Premiers éléments sur l'affaire des deux agents de la DGSE soupçonnés de trahison

L'avis, publié au Journal officiel du 28 juin 2017, était passé relativement inaperçu. Le 15 juin précédent, la Commission du secret de la défense nationale, saisie quinze jours plus tôt par Sylvie Goulard, alors ministre des armées, émettait un avis favorable à la déclassification de documents de la DGSE. La ministre avait, en effet, reçu le 4 mai, une requête formulée par Jean-Marc Herbaut et Nathalie Poux, vice-présidents chargés de l'instruction au tribunal de grande instance de Paris. Ces deux magistrats avaient été chargés de l'instruction d'une information judiciaire ouverte, notamment, pour "trahison par intelligence avec une puissance étrangère, provocation directe au crime de trahison et compromission du secret de la défense nationale."
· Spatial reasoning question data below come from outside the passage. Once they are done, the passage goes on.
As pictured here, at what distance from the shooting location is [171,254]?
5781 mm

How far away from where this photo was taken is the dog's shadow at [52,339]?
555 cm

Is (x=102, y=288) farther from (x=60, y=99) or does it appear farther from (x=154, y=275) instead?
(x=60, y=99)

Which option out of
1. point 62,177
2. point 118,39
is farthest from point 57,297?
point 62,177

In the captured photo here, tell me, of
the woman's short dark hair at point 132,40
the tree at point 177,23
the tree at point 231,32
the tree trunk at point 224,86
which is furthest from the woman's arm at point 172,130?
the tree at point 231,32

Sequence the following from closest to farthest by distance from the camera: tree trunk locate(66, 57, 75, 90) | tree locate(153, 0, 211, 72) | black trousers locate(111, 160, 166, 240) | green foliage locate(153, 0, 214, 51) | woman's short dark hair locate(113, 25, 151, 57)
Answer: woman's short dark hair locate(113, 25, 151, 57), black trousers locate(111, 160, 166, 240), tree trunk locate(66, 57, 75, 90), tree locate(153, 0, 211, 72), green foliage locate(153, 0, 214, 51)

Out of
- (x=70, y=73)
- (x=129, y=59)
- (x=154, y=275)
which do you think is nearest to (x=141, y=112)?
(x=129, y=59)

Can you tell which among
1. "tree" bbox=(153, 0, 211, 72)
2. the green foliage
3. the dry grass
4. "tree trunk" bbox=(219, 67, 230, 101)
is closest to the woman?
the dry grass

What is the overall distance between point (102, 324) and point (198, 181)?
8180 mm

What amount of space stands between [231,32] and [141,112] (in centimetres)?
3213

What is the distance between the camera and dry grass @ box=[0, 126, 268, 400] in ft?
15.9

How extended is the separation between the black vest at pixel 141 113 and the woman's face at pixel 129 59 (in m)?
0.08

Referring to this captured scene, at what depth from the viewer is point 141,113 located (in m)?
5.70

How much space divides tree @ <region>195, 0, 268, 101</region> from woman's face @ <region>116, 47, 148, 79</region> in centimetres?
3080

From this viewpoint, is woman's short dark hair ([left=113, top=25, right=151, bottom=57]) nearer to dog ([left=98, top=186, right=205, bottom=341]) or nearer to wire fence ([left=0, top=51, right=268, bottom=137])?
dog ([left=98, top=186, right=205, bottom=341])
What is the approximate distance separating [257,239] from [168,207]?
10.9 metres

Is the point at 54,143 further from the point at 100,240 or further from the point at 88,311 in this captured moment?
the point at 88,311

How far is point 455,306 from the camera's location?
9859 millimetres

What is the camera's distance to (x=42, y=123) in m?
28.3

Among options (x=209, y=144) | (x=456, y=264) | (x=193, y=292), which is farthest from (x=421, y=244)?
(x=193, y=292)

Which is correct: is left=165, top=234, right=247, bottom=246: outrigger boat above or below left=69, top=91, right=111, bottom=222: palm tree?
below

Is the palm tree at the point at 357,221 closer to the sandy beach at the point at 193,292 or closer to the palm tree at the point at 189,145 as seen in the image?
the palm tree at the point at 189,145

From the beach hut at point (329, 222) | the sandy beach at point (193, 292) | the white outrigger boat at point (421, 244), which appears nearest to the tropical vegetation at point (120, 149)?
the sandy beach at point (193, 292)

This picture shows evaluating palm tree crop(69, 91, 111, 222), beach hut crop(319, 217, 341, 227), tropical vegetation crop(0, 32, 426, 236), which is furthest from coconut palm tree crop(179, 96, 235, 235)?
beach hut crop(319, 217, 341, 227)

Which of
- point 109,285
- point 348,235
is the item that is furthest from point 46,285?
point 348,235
Selon nos informations, c'est la DGSE qui a découvert cette affaire. La trahison de ces deux agents, au profit de la Chine, aurait été repérée par un service interne chargé de déceler les retournements ou les tentatives d'infiltration. La Direction générale de la sécurité extérieure, en accord avec le ministère des armées, aurait alors saisi le procureur de la République de Paris, lequel, en vertu de l'article 40 du code de procédure pénale, aurait ouvert cette information judiciaire.
Les deux agents, aujourd'hui "retraités", ont été placés en détention depuis décembre dernier.